[Excerpts from a spatial dataset]
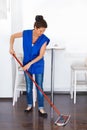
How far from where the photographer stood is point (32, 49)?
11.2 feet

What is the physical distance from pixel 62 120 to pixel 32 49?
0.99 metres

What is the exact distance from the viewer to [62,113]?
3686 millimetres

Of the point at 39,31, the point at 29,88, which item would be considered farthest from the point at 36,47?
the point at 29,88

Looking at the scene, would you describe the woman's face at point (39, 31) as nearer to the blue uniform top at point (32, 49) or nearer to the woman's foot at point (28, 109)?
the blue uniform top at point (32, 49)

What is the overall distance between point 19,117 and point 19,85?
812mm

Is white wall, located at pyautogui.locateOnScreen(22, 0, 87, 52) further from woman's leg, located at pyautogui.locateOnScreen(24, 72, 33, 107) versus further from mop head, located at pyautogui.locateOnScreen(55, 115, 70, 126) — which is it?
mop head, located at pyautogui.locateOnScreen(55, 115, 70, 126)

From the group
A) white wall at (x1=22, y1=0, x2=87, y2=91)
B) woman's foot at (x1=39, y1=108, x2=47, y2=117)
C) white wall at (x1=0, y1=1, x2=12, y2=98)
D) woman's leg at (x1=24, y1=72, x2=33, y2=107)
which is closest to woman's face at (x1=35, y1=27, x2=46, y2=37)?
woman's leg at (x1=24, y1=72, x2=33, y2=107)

---

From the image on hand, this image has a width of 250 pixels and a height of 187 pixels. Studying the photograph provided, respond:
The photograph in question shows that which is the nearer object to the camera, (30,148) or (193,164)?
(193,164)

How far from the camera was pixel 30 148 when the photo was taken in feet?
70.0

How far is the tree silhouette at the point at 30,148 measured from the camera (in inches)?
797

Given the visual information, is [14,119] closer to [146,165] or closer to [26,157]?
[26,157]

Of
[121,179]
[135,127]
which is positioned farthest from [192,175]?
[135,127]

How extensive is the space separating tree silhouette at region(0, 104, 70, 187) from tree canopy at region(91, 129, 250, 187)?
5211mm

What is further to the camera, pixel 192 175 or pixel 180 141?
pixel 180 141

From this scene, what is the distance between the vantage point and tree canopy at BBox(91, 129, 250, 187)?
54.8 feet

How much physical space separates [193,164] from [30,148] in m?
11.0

__Your task__.
State how many lines of the records contain the word "canopy", treating uppercase and lowercase letters as different. Give only the number.

__Right answer__.
2